→ Trecho selecionado:
>>>

Surgiu um protagonista de peso na disputa entre J&F e Paper Excellence pelo controle da Eldorado Celulose: o Itaú. O principal banco privado do Brasil tomou uma decisão sigilosa que provocou um terremoto no maior litígio empresarial do país. Trata-se de uma decisão que, na prática, favoreceu o grupo dos irmãos Batista. Ela, a decisão, deflagrou uma cadeia de eventos que culminaram com a renúncia de dois dos três juízes da arbitragem do caso. Ambos - um espanhol e um português - abandonaram o tribunal arbitral, dizendo-se “ameaçados” pela J&F.

O ato decisivo do Itaú aconteceu em 21 de junho. O banco comandado pelo CEO Milton Maluhy comunicou ao tribunal arbitral que deixaria a função de agente depositário do caso. Em português claro, o Itaú desistia de manter cerca de 9 bilhões de reais sob custódia numa conta do banco. À primeira vista, a decisão não fazia sentido. Por que um banco deixaria de ganhar rendimentos fáceis em cima de uma fortuna? Era uma conta de escrow - de depósito em garantia. As respostas viriam em sigilo, nos meses subsequentes. O Bastidor teve acesso aos principais documentos do caso.

Quando a arbitragem entre a J&F e a Paper pelo controle da Eldorado começou, ainda em 2019, os juízes determinaram que a empresa indonésia deveria depositar num banco brasileiro, como uma espécie de caução, o valor inicialmente acertado entre as partes para fechar o negócio. Faltavam cerca de 7,5 bilhões de reais para a Paper adquirir a metade restante das ações da Eldorado ainda em poder da J&F.

A Paper sugeriu o Itaú. As partes e o tribunal concordaram e fecharam um contrato com o banco. O Itaú passaria a cuidar do dinheiro numa conta de escrow. Também guardaria os livros societários da Eldorado. Em caso de vitória da Paper na arbitragem, o dinheiro seria transferido à J&F, encerrando o negócio. Em caso de vitória da J&F, o dinheiro seria devolvido à Paper, também encerrando o negócio. Eventuais danos seriam descontados do valor final.

<<<

→ Material de origem:
>>>

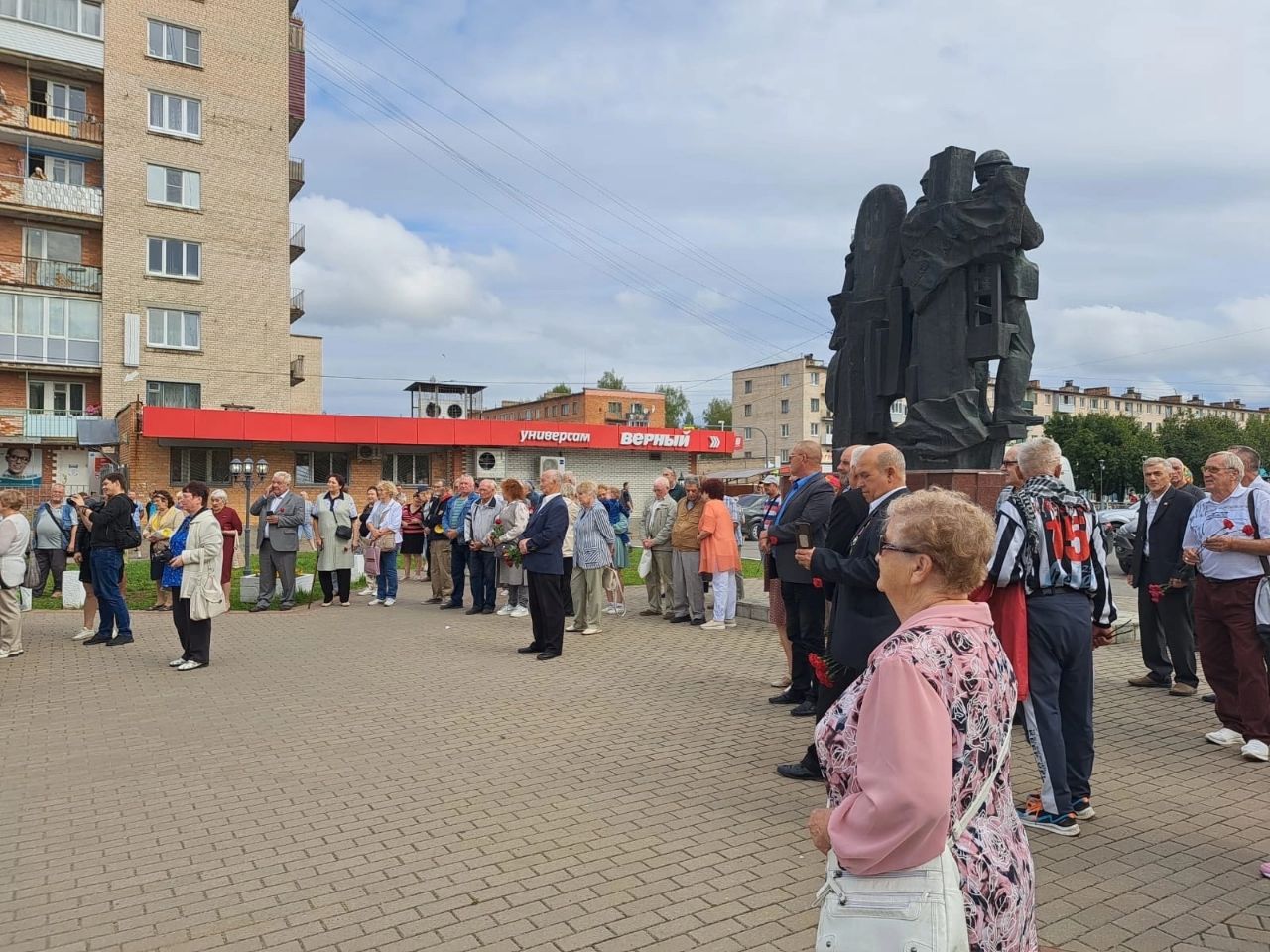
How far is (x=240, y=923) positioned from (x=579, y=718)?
3590 millimetres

<<<

→ Enunciado da tarefa:
De acordo com o trecho sobre a disputa pelo controle da Eldorado Celulose, em que data o Itaú comunicou ao tribunal arbitral que deixaria a função de agente depositário do caso?

→ Solução do exercício:
O Itaú fez essa comunicação em 21 de junho.